Q: What kind of a rock star takes his wife to a convention with him, out of town?
A: I'm there on business.
Do you think I'm looking for strange
pussy?
I'd look like an old lecher. An old fool.
Hey, baby, you want
to change my colostomy bag?
Besides, when you write about whatever you do,
it keeps you on the straight and narrow.
What would I do? Cheat on my wife
and then not write about it?
That wouldn't be good for my writing.
I don't want to do anything I would be ashamed to tell the world.
Q: The hippie chicks, in their net stockings.
A: There haven't been any hippie chicks since Nixon.
They're all
65 years old now.
They look like the first Playboy bunny, 45 years
later.
Q: An underground writer doesn't have audiences like a rock star has.
A: No, it's a reader here, a reader there.
People who like the
kind of thing you do and seek you out.
You build a clinetele, over the years.
They stick with you, through thin and thin.
Sometimes at a convention you'll
meet new readers, new colleagues, doing the same things you are. Exchange tips. You
don't feel so isolated, and alone.
If you're an artist, you get a few dealers
to sell your work, or you have a studio you sell work out of.
If you're a
musician, you produce your own CDs, and sell them after shows. With spin-off merchandise
like band T-shirts.
Q: Camo bracelets.
A: Dixie Outfitters, second cup free.
A writer publishers chapbooks,
a book once in a while. The books mount up.
The main advantage of publishing
on the web is people get to see the work as it's being created and they get to see
all the raw material, not just the polished version, with mistakes edited out.
You get to see the master and alternate takes, and compare different versions.
You can send the author an email and he'll think about what you said, respond to
it in the work.
No response is a response.
But the books are designed
to be published, as books, and read, as books.
The fact that the publishing
industry is not interested in supporting such writing, that they prefer to manufacture
formula blockbusters, by name-brand authors, and market them like movies, or pop
record albums, is a given.
Given that, what do you do?
You write,
you publish on the Internet, you put out a book, when you can, with the help of friends.
You go to trade shows.
Same thing with a painter.
Same with a musician.
A musician, you either have a regular local gig or tour, or some combination of the
two.
For a trade show, bluegrass musicians have the IBMA convention.
For painters there is Folk Fest in Atlanta every year.
Q: Didn't you go to Fantasy Fest '86 and Miami Book Fair International one year?
A: Yes, and wrote a book about it.
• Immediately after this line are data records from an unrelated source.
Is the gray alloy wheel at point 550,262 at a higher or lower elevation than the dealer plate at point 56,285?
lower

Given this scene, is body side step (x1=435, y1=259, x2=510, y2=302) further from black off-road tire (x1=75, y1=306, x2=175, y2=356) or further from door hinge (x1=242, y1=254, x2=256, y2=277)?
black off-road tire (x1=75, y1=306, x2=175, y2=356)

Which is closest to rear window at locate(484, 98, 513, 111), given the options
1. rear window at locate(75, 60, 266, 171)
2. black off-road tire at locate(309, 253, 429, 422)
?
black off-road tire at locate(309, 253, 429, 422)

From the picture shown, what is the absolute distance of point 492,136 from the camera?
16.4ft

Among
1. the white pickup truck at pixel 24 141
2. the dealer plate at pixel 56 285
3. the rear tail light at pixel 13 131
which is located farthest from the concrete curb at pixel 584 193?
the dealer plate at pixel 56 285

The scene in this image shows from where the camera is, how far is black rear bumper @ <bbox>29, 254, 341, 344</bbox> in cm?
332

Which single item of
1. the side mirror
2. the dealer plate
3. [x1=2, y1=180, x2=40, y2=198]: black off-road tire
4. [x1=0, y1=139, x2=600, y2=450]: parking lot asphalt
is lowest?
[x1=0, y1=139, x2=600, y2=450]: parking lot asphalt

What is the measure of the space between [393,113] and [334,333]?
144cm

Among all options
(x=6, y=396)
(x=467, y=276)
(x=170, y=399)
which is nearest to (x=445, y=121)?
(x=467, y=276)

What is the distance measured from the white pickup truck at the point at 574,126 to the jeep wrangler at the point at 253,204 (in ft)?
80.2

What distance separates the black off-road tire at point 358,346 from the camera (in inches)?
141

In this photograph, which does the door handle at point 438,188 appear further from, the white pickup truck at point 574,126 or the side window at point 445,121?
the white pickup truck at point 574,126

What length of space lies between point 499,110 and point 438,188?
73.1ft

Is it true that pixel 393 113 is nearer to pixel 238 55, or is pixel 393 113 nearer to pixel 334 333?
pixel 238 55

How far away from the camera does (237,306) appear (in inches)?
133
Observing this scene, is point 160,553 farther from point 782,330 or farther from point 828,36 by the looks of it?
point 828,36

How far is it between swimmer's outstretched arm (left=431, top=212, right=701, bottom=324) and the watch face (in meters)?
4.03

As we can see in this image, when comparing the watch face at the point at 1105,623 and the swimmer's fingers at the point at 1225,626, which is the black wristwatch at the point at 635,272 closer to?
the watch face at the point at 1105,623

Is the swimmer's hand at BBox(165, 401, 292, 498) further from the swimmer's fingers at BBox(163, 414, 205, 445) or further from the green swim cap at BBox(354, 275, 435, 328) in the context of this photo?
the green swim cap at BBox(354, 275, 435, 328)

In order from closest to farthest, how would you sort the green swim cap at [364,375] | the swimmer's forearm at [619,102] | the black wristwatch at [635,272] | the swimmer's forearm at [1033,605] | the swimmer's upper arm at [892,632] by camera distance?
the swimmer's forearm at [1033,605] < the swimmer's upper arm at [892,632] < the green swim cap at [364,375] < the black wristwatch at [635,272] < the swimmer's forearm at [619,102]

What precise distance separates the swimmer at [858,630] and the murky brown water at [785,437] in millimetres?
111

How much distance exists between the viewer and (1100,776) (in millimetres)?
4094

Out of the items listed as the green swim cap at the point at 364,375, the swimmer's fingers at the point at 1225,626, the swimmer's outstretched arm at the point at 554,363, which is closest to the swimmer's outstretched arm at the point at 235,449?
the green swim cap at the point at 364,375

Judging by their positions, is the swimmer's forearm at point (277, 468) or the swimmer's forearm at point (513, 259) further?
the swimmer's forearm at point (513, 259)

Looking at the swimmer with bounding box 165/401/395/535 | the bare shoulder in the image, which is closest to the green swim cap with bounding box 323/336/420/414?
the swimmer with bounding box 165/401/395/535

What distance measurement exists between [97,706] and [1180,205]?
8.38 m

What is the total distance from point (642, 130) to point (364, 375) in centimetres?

Forty.
I could have called
it Poor Boy at the Party.
Oh, I see. Yes. Now I'm going to Philly
Zine Fest 2005 and Zine-A-Polooza 2005. And writing a book about it.
Maybe
it will be published. Like Forty.
Q: 225 books later.
A: Daily typewriting mounts up.
That is what most of these people
do.
They write, paint, or play music every day.
That's how you get
better.
Some of them make enough money to do it full-time, if they live poor.
Some drop out and take day jobs, then give it another try.
I spent 11 years
out of 33 at the house.
I always went back to work.
Now the kids
are grown and I can live on less. But I still need something.
Q: Many people your age have been doing it as long as you have, or longer.
A: Yes. John M. Bennett has. John Bennett has.
They are both old
small press hands.
They're good writers.
They published little magazines.
John Bennett published Vagabond, and John M. Bennett published Lost &
Found Times.
Q: Charlie Parker said he was tired of playing in cellars.
A: I'm tired of reading in cellars. But that is where the readers are.
Q: Are your books banned?
A: I am Garage Band Books. Not banned books.
We don't ban books
in America. We just let their authors wither on the vine and die.